Zero-knowledge proof system for neural network inference, with first-class support for end-to-end LLM proving.
👉 Looking to run DeepProve? Start with zkml/README.md
That's where the installation steps, model setup, GPU build, and the full end-to-end bench-llm tutorial live. The rest of this page is a high-level summary of what DeepProve is and what to expect.
DeepProve is the first end-to-end zero-knowledge proof system for full LLM inference. It generates cryptographic proofs of neural network forward passes using sumchecks and logup GKR, achieving sublinear proving time in model size — orders of magnitude faster than circuit-based approaches.
Confirmed working models: GPT-2, Gemma 3, Llama 2 — all transformer layers proven end-to-end, from token embeddings through to next-token argmax. MLP and CNN inference is also supported.
This repository is a Rust workspace. The zkml crate is the core proving library; the remaining crates provide the client stack, storage layer, and developer tooling.
Single-machine inference proving on a 24-core / 504 GB CPU server:
| Model | Sequence | Prove time | Verify | Proof size | Throughput |
|---|---|---|---|---|---|
| GPT-2 | 512 tokens | 7.6 min | 1.3 s | 10.7 MiB | 1.12 tokens/s (67 tokens/min) |
| Gemma 3 | 512 tokens | 19 min | 4.3 s | 27 MiB | 0.45 tokens/s (27 tokens/min) |
- 10–30× faster than the previous published state of the art (e.g. zkGPT reports ≈ 0.05 tokens/s on similar hardware).
- Accuracy preserved: ≥99.6% cosine similarity to the floating-point baseline at 12-bit quantization (GPT-2).
- Scales out: horizontal proof distribution and GPU acceleration are supported today; clusters of GPU workers are on the roadmap.

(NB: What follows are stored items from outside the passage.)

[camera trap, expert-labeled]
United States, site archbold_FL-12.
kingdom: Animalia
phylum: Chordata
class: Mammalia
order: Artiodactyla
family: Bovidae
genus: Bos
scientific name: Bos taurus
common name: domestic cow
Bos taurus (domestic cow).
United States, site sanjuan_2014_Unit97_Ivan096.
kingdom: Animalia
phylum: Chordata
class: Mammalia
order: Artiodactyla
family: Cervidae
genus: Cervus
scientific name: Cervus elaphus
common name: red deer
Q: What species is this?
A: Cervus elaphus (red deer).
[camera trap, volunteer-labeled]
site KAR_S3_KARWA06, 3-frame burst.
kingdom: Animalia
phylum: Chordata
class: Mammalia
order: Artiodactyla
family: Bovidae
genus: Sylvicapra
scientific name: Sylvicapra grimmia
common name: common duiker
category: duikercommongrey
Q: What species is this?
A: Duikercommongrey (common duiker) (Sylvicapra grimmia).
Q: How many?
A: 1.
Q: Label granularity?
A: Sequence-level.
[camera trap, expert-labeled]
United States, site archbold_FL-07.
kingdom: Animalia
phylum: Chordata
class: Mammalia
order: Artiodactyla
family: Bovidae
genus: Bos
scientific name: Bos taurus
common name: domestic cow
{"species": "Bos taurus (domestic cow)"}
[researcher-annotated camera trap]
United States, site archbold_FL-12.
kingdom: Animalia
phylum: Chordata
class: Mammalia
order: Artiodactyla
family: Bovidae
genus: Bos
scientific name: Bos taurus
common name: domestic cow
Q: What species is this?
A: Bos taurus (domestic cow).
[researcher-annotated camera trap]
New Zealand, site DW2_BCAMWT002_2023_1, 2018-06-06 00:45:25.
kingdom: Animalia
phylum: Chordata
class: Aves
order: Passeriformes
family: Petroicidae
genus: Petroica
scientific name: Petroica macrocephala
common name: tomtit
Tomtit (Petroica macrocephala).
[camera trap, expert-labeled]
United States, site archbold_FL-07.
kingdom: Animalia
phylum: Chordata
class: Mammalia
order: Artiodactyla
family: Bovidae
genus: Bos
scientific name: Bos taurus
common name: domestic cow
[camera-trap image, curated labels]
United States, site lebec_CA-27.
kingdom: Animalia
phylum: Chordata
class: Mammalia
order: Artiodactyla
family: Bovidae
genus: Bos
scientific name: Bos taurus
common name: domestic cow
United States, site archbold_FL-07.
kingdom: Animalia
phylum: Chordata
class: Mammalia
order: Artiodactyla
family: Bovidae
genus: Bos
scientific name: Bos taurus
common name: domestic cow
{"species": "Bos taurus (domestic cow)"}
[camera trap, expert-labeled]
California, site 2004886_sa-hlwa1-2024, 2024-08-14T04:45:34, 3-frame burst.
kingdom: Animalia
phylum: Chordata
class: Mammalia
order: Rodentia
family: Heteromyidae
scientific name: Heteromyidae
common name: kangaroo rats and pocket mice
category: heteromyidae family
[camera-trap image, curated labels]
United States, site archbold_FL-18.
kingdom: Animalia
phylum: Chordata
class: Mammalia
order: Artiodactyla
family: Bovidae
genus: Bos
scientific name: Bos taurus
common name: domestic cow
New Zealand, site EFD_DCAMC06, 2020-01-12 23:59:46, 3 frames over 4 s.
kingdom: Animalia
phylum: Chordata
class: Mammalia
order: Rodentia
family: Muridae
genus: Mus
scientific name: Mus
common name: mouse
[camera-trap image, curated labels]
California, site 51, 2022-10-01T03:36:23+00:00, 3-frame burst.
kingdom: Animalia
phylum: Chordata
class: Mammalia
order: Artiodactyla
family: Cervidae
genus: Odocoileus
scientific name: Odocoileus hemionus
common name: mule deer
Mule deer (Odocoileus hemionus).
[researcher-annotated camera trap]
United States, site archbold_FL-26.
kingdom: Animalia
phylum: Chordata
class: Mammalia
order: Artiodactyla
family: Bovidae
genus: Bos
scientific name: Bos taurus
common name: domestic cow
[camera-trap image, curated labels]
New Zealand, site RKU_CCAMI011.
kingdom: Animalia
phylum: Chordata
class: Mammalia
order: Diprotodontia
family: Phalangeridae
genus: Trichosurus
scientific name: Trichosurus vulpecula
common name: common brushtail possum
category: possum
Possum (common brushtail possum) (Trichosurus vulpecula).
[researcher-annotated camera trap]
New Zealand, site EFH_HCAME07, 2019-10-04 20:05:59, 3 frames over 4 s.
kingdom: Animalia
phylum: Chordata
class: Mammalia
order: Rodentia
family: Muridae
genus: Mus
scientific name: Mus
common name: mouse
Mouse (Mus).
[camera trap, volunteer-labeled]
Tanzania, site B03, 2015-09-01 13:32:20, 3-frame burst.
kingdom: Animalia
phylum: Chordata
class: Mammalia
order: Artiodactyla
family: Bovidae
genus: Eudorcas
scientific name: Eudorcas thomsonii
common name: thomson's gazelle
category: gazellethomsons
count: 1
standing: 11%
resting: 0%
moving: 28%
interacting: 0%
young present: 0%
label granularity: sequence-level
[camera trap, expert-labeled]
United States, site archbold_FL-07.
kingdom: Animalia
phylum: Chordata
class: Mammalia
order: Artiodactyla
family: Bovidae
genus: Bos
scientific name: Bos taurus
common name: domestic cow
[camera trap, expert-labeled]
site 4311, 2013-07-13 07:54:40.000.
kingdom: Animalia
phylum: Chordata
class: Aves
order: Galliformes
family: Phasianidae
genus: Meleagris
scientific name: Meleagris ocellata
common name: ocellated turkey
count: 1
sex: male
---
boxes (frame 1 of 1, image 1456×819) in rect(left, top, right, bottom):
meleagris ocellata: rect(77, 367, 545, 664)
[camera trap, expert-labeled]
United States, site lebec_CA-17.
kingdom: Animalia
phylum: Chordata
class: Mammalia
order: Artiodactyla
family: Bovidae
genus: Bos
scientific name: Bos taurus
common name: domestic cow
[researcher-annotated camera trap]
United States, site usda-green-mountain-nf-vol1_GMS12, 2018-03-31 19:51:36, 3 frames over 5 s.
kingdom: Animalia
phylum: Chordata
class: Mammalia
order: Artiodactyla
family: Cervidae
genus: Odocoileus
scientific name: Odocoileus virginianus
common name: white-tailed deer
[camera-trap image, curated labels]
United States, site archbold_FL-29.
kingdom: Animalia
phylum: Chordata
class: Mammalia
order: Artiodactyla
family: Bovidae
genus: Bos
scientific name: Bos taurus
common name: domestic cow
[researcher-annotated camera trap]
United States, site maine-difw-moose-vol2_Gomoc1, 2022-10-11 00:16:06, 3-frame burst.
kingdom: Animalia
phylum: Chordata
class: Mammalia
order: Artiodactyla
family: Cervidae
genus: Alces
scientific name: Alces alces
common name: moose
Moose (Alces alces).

For the full methodology and a deeper benchmark sweep across sequence lengths and models, see the DeepProve paper (link to be added) and zkml/README.md.
| Crate | Description |
|---|---|
zkml |
Core proving library — model quantization, layer implementations (MLP, CNN, transformer), and ZK proof generation/verification |
deep-prove |
Client stack — deep-prove-worker runs a proof generation server; deep-prove-cli submits proving jobs locally or to a remote proving network |
tenstore |
Storage facade for persisting and retrieving tensor data; supports local and remote (S3-compatible) backends |
tenvis |
Interactive CLI tool for inspecting and debugging proof data stored in tenstore |
telemetry |
Shared OpenTelemetry tracing and logging setup used across all crates |
utils |
Shared utility helpers: CSV recording, memory tracking, statistical summaries |
Licensed under the Lagrange License.
This project builds upon the work from scroll-tech/ceno, reusing the sumcheck and GKR implementation from that codebase.